For first step reactions with unstable prereactive complex, a collision with suitable energy and orientation may influence the reaction occurring, but for multi-step reactions with the same feature, the strong collisions with suitable orientations may lead to the reaction occurring. From the above statements, we concluded that the photo-oxidation of sulfur-containing compounds is important to the sulfur chemistry of the atmosphere. And we also concluded that many of the above-discussed paths, but the P1 production pathway, may occur under a condition that they complex is stable or be under certain collisions.


The PES of the CH3SH + OH reaction was described on the doublet state in more detail using the single point calculations at the UCCSD(T)/aug-cc-pV(T + d)Z level, and the geometries, thermodynamic corrections, and zero points corrections at the MP2/aug-cc-pVTZ level. Therefore, the mechanisms and kinetics of the reaction were cleared using the mentioned levels. Our results showed that conventional hydrogen abstraction reaction from the SH functional group has more contribution than the others in the atmospheric degradation of methanethiol. Thus, on one hand, its pathway kinetically plays an important role. In another word, this path is a kinetic pathway. On the other hand, the obtained product from this path has more negative standard Gibbs free energy (\(\Delta G^{0}\) = − 32.03 kcal/mol) than the others.

The electronic structure calculations along with the kinetic calculation showed that another favorable path after R1 was R2 production, which was involved hydrogen abstraction from the methyl functional group of methanethiol compound by hydroxyl radical.

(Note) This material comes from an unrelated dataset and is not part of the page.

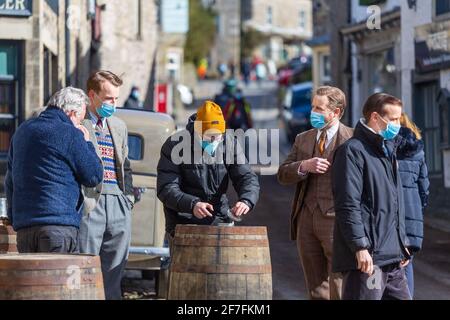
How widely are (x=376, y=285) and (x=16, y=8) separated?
11.0 meters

On the basis of the computed PES, it was concluded that the main path of the reaction was barrier-less, so, this system is ideal to investigate pressure effect. Up to now pressure effect on the title reaction had remained obscure, so our results clear it. The chemical activation mechanism for the R1 pathway was confined to the P1(CH3S + H2O) reaction product. It was confirmed that the overall rate of title reaction depends on not only the temperature but also the pressure. Therefore, the importance of variation of pressure on the gas-phase reaction of CH3SH + OH was proved in the atmospheric condition. The negative temperature dependent rate constant was observed for barrierless pathways and positive for another, while the pressure-dependent rate constant for the main pathway was positive. A comparison of the computed rate constants with experimental results indicated that the UM06-2X method with the aug-cc-pVTZ basis set was a good case to obtain reliable pressure and temperature dependent rate constants.

The fate methyl mercaptan in the atmosphere was determined by using the computed pressure-dependent rate constants in different altitudes and also using the computed high-pressure limit rate constant.

Finally, It was shown that the excitations of complexes in the beginning and in the course of reactions could play a very important role in the atmospheric reactions.